■ Data excerpts:
== Segment start ==
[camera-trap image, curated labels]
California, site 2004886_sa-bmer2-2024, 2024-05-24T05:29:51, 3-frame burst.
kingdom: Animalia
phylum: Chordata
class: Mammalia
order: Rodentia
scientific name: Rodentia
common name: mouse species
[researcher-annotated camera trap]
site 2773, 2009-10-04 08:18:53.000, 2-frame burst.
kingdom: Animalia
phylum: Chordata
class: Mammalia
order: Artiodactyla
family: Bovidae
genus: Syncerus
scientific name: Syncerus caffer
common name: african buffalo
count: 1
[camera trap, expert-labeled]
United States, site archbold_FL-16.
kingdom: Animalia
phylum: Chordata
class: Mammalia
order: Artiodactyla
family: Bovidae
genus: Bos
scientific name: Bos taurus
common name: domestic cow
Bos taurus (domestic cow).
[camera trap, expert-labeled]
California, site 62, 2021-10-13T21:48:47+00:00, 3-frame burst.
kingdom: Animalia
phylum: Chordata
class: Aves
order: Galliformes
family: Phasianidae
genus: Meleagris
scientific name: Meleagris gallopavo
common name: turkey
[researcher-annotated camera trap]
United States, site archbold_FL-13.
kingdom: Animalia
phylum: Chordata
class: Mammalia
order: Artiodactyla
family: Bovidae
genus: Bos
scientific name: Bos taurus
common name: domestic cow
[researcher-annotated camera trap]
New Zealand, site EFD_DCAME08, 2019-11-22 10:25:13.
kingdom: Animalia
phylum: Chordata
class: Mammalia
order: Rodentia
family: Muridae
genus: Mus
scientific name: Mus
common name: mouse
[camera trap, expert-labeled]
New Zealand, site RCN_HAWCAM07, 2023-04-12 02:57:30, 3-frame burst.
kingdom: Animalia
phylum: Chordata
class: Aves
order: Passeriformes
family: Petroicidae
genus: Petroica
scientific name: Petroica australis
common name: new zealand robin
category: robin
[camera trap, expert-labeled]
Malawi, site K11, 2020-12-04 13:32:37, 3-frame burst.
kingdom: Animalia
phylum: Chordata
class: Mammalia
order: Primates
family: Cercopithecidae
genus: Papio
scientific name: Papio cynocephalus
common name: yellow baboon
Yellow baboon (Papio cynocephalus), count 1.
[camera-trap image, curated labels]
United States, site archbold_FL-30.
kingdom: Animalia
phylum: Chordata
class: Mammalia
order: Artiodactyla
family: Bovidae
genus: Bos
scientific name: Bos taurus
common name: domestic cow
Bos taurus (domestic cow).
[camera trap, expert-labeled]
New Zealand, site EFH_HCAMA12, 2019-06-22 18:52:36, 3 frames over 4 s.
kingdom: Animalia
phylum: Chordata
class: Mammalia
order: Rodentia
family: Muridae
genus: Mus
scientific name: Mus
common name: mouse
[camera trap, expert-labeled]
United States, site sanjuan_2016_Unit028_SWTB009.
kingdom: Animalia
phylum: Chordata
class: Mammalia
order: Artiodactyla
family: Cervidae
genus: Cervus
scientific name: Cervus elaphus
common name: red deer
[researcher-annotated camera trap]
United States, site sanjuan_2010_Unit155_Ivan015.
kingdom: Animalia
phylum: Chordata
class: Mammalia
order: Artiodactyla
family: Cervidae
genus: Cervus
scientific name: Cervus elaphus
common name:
== Segment end ==
■ Problem details:
Extract all of the data above without altering anything.

■ Response below:
[camera-trap image, curated labels]
California, site 2004886_sa-bmer2-2024, 2024-05-24T05:29:51, 3-frame burst.
kingdom: Animalia
phylum: Chordata
class: Mammalia
order: Rodentia
scientific name: Rodentia
common name: mouse species
[researcher-annotated camera trap]
site 2773, 2009-10-04 08:18:53.000, 2-frame burst.
kingdom: Animalia
phylum: Chordata
class: Mammalia
order: Artiodactyla
family: Bovidae
genus: Syncerus
scientific name: Syncerus caffer
common name: african buffalo
count: 1
[camera trap, expert-labeled]
United States, site archbold_FL-16.
kingdom: Animalia
phylum: Chordata
class: Mammalia
order: Artiodactyla
family: Bovidae
genus: Bos
scientific name: Bos taurus
common name: domestic cow
Bos taurus (domestic cow).
[camera trap, expert-labeled]
California, site 62, 2021-10-13T21:48:47+00:00, 3-frame burst.
kingdom: Animalia
phylum: Chordata
class: Aves
order: Galliformes
family: Phasianidae
genus: Meleagris
scientific name: Meleagris gallopavo
common name: turkey
[researcher-annotated camera trap]
United States, site archbold_FL-13.
kingdom: Animalia
phylum: Chordata
class: Mammalia
order: Artiodactyla
family: Bovidae
genus: Bos
scientific name: Bos taurus
common name: domestic cow
[researcher-annotated camera trap]
New Zealand, site EFD_DCAME08, 2019-11-22 10:25:13.
kingdom: Animalia
phylum: Chordata
class: Mammalia
order: Rodentia
family: Muridae
genus: Mus
scientific name: Mus
common name: mouse
[camera trap, expert-labeled]
New Zealand, site RCN_HAWCAM07, 2023-04-12 02:57:30, 3-frame burst.
kingdom: Animalia
phylum: Chordata
class: Aves
order: Passeriformes
family: Petroicidae
genus: Petroica
scientific name: Petroica australis
common name: new zealand robin
category: robin
[camera trap, expert-labeled]
Malawi, site K11, 2020-12-04 13:32:37, 3-frame burst.
kingdom: Animalia
phylum: Chordata
class: Mammalia
order: Primates
family: Cercopithecidae
genus: Papio
scientific name: Papio cynocephalus
common name: yellow baboon
Yellow baboon (Papio cynocephalus), count 1.
[camera-trap image, curated labels]
United States, site archbold_FL-30.
kingdom: Animalia
phylum: Chordata
class: Mammalia
order: Artiodactyla
family: Bovidae
genus: Bos
scientific name: Bos taurus
common name: domestic cow
Bos taurus (domestic cow).
[camera trap, expert-labeled]
New Zealand, site EFH_HCAMA12, 2019-06-22 18:52:36, 3 frames over 4 s.
kingdom: Animalia
phylum: Chordata
class: Mammalia
order: Rodentia
family: Muridae
genus: Mus
scientific name: Mus
common name: mouse
[camera trap, expert-labeled]
United States, site sanjuan_2016_Unit028_SWTB009.
kingdom: Animalia
phylum: Chordata
class: Mammalia
order: Artiodactyla
family: Cervidae
genus: Cervus
scientific name: Cervus elaphus
common name: red deer
[researcher-annotated camera trap]
United States, site sanjuan_2010_Unit155_Ivan015.
kingdom: Animalia
phylum: Chordata
class: Mammalia
order: Artiodactyla
family: Cervidae
genus: Cervus
scientific name: Cervus elaphus
common name:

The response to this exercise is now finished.